La ‘maschera’ di Susanna Tamaro: il racconto

Fra le più grandi scrittrici italiane, a "gettare la maschera" è stata Susanna Tamaro nel suo libro: "Il tuo sguardo illumina il mondo". L'autrice confida della "pazzia intravista già all’asilo" e del modo in cui sono costrette a vivere tutte le persone che soffrono della Sindrome di Asperger, ma soprattutto degli sforzi, estenuanti, per adeguarsi a ritmi e modus vivendi che non gli appartengono: "Vivevo, e continuo a vivere, in un mondo che è solo mio. E questo mondo ha leggi che nessun altro è in grado di capire. All’epoca della mia infanzia simili disturbi non si conoscevano. Nel migliore dei casi venivo considerata una bambina strana, prigioniera di una timidezza patologica”, spiega l'autrice. 

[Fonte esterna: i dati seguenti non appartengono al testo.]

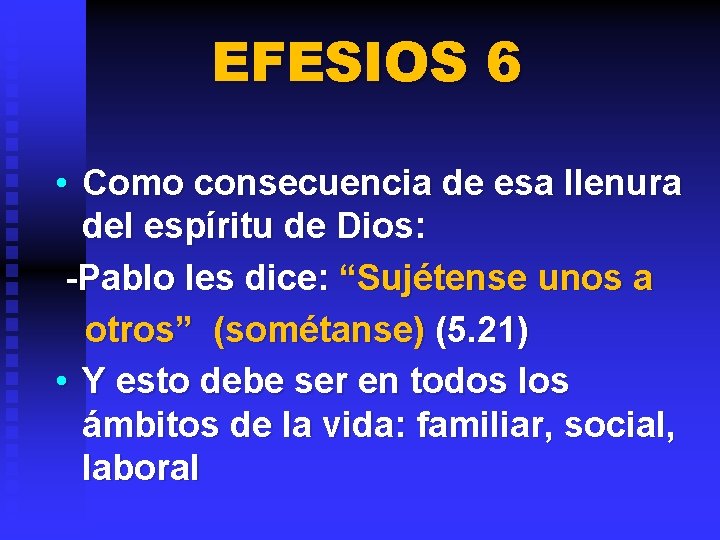 EFESIOS 6

• Como consecuencia de esa llenura del espíritu de Dios:

-Pablo les dice: “Sujétense unos a otros” (sométanse) (5.21)

• Y esto debe ser en todos los ámbitos de la vida: familiar, social, laboral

"Non dormivo, non parlavo – continua la scrittrice – non guardavo mai negli occhi. Tutta la vita ho lottato contro la complessità dei miei disturbi, contro gli enormi ostacoli che disseminavano, e continuano a disseminare, nei miei giorni. Per decenni mi sono colpevolizzata per non riuscire a essere come gli altri, per non essere in grado di affrontare cose che le altre persone consideravano normali", racconta Tamaro. Infine un'amara riflessione su quanto pesi quella maschera: "Provo una stanchezza quasi mortale. Sessant’anni di finzione senza essere un attore. I gesti normali delle persone, quelli che vengono compiuti quasi inconsapevolmente, per me sono dei piccoli Everest quotidiani".

Le conseguenze: quel malessere psicologico 

Le conseguenze in termini di affaticamento a causa del camuffamento, negli adulti con autismo, sono associati a sintomi più severi di malessere psicologico. Mantenere costantemente un’immagine conforme agli standard neurotipici richiede uno sforzo mentale ed emotivo significativo, portando a un esaurimento.

Mascherare continuamente i propri comportamenti può portare a una sensazione di disconnessione da sé stessi, con un forte impatto sulla propria autostima. A fronte di ciò è evidente quanto preziosa risulti una diagnosi tempestiva, che possa fornire strumenti ma anche un senso di legittimazione all'individuo, senza condannarlo a rappresentarsi (e forzarsi) in una vita che non gli appartiene.